Европейские рынки стали сталкиваются с растущим давлением
European steel markets are facing growing pressure from weak demand, market protectionism and persistently high prices for iron ore and coking coal, analysts at S&P Global said.

While steel capacity is currently being cut as ArcelorMittal announced production cuts of 4.2 Mtpa, this may not be enough to accommodate darker scenarios and more players can be expected to cut production.
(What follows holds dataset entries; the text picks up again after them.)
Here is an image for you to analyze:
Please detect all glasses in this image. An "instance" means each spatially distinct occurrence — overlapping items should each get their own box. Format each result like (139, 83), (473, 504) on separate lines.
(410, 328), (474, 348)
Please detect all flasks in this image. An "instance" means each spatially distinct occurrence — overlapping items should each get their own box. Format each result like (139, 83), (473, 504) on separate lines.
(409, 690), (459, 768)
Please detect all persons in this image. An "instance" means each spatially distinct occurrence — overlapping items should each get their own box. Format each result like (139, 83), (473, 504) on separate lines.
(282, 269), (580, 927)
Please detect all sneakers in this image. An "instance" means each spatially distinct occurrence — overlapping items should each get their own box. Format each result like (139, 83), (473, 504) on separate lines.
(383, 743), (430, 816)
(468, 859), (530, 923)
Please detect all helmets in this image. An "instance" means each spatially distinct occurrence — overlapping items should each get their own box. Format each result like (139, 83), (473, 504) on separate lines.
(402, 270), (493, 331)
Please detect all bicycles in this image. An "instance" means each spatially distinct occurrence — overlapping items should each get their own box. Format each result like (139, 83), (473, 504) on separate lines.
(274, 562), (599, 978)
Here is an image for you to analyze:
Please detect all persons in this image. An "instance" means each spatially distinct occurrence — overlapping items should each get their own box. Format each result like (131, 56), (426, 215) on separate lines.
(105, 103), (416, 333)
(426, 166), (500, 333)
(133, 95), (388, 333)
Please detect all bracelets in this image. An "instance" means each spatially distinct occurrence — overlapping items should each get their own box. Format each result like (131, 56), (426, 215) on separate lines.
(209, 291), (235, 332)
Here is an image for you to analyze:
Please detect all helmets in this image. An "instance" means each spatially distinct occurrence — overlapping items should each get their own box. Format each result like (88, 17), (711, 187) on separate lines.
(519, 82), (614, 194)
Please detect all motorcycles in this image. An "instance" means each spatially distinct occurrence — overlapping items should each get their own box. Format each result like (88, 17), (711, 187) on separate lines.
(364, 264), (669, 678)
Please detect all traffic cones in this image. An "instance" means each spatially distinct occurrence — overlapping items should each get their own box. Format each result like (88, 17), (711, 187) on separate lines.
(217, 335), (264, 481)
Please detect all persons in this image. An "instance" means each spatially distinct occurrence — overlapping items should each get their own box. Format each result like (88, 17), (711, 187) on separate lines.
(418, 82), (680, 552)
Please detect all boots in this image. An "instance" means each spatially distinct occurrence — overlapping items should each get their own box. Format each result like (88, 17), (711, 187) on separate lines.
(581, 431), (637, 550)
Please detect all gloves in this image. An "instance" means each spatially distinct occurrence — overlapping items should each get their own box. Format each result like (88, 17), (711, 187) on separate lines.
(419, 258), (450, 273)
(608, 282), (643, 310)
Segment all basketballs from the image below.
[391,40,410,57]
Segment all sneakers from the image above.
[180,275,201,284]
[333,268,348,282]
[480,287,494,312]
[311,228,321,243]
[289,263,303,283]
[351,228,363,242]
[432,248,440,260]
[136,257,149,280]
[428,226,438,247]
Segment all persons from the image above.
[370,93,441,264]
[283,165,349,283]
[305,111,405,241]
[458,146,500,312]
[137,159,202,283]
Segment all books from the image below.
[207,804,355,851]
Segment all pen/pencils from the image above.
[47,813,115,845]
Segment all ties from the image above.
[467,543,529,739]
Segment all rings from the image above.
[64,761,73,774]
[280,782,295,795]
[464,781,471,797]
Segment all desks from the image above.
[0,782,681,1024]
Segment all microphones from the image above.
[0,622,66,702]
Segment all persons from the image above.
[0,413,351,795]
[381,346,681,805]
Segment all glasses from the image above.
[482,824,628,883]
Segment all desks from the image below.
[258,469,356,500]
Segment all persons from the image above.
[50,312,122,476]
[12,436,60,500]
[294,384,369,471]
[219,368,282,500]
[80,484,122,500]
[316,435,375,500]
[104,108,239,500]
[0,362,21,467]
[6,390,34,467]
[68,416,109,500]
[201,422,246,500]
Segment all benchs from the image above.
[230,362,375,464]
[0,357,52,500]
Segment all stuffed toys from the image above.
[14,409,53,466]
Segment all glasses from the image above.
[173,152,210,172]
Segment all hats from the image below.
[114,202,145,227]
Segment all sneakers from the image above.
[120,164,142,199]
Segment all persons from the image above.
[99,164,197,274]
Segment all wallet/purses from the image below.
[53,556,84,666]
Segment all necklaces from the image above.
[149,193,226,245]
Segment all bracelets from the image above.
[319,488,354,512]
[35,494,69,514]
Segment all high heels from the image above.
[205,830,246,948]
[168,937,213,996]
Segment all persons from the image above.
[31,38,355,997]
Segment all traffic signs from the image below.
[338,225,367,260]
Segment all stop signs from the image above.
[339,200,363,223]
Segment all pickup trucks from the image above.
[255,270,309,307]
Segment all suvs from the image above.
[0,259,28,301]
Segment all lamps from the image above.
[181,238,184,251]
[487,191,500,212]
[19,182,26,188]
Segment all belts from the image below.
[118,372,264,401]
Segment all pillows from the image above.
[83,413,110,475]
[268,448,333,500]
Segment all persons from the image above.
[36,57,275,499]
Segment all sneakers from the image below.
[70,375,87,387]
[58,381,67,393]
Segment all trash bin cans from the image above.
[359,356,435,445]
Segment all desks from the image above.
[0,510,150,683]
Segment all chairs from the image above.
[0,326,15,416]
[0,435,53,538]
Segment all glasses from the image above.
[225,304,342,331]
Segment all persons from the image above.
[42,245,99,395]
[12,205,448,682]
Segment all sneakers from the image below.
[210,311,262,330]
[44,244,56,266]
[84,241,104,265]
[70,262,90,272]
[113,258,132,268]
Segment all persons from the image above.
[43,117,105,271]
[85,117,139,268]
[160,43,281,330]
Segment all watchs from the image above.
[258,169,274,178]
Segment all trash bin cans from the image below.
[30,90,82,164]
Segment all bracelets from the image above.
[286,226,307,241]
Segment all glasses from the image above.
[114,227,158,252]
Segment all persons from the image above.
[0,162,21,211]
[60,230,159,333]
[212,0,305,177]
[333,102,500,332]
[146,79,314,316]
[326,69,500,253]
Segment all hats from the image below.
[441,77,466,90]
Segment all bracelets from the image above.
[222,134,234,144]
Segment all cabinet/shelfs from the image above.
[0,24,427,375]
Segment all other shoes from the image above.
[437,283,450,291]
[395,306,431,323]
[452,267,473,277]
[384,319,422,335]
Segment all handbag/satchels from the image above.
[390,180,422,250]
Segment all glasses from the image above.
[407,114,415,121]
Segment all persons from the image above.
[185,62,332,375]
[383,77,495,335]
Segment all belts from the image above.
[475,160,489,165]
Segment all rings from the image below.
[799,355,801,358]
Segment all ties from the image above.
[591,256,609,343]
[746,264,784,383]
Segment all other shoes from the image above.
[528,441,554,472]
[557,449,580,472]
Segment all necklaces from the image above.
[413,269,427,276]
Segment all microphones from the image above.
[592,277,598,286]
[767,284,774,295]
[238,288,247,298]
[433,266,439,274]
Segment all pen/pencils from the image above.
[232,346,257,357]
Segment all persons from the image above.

Elad Gelasco, director, credit analyst (commodities) at S&P Global Ratings, said at the webinar.

“The question is, will that be enough to adjust to the current weakness? ... We believe that this will not be enough to compensate for the weakness of the market, ”- said Gelasco.

Liberty Steel and US Steel have also announced production cuts at some European steel mills in recent weeks.

The European economic recovery is slowing, the auto industry is set to contract in 2019, and there is a potential relocation of car lines to Japan, Gelasco said, adding that friction is present in the ongoing trade negotiations between the US and Europe, especially in the auto trade. Steel demand in Europe will increase by only 0.3% this year, and in 2020 “the fragile recovery will be up to 1.2%,” he said.

In addition, there is “no evidence” that the European Commission's import protection measures are contributing to the European market, while the price hike for Co2 certificates is also problematic for steel producers, Gelasco said.

Prices in the European steel market have been under downward pressure for several months amid global overcapacity in steel and rising levels of imports, which have recently surged, accounting for nearly a quarter of market consumption.

“ArcelorMittal has limited headroom to accommodate softer scenarios,” Gelasco said. "However, ArcelorMittal's rating at BBB- /Stable has been maintained due to its commitment to debt reduction."